You should RTWT. It's a bit long, but worth the time.
The article starts the look at the police militarization from the perspective of the founders and the third amendment in the Bill of Rights. He asks, "Are cops constitutional?". He traces the history behind the 3A and slow change from an "officer Friendly" guy walking a beat or otherwise on patrol into the paramilitary SWAT teams now used to collect evidence of tax evasion (leading to a suicide) and other non-violent crimes.
On Feb. 11, 2010, in Columbia, Mo., the police department’s SWAT team served a drug warrant at the home of Jonathan Whitworth, his wife and their 7-year-old son. Police claimed that eight days earlier they had received a tip from a conﬁdential informant that Whitworth had a large supply of marijuana in his home. They then conducted a trash pull, which turned up marijuana “residue” in the family’s garbage. That was the basis for a violent, nighttime, forced-entry raid on the couple’s home. The cops stormed in screaming, swearing and ﬁring their weapons; and within seconds of breaking down the door they intentionally shot and killed one of the family’s dogs, a pit bull. At least one bullet ricocheted and struck the family’s pet corgi. The wounded dogs whimpered in agony. Upon learning that the police had killed one of his pets, Whitworth burst into tears.All of this was for nothing. The end result of the damaged home, shattered lives, and murdered pets was a $300 fine for marijuana pipe at the Whitworth's home.

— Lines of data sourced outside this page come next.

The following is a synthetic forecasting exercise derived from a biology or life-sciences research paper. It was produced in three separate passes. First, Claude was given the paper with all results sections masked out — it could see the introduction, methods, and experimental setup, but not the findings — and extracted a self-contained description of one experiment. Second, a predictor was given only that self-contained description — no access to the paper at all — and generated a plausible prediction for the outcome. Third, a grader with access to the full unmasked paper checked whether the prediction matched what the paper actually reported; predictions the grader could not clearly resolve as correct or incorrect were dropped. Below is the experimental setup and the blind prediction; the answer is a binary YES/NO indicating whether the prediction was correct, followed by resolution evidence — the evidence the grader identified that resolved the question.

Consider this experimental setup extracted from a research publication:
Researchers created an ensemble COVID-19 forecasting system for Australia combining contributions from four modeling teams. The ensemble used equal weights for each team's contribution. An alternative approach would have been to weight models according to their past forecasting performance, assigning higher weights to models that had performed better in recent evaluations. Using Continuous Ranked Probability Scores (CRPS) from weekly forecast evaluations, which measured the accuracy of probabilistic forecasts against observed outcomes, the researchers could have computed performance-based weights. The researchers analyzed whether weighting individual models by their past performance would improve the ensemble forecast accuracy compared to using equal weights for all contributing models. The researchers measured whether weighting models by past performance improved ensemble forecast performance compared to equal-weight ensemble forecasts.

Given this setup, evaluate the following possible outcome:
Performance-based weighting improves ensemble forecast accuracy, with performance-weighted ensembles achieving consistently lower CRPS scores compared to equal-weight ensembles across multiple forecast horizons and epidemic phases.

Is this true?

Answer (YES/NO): NO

But remember, we're all probably federal criminals. We all probably commit three federal felonies every day without knowing it.
Ralko tells the story of Betty Taylor, a cop who got pulled into the SWAT raids as a follow-up officer, one who tried to take care of kids in the house - if they hadn't been killed. She talks of how the job ruined her love of police work.
Taylor made her way inside to see them. When she opened the door, the 8-year-old girl assumed a defense posture, putting herself between Taylor and her little brother. She looked at Taylor and said, half fearful, half angry, “What are you going to do to us?”
Taylor was shattered. “Here I come in with all my SWAT gear on, dressed in armor from head to toe, and this little girl looks up at me, and her only thought is to defend her little brother. I thought, ‘How can we be the good guys when we come into the house looking like this, screaming and pointing guns at the people they love? How can we be the good guys when a little girl looks up at me and wants to ﬁght me? And for what? What were we accomplishing with all of this? Absolutely nothing.’ ”
Taylor recently ran into the little girl who changed the way she thought about policing. Now in her 20s, the girl told Taylor that she and her brother had nightmares for years after the raid. They slept in the same bed until the boy was 11. “That was a difﬁcult day at work for me,” she says. “But for her, this was the most traumatic, deﬁning moment of this girl’s life. Do you know what we found? We didn’t ﬁnd any weapons. No big drug operation. We found three joints and a pipe.”
How the war on drugs begins. Note the escalation of amounts claimed as stolen by heroin addicts in 1972, starting with $2 Billion and eventually being quoted as $18 Billion, when the total of all reported property thefts in the entire nation was $1.2 Billion. Every single statement was a lie.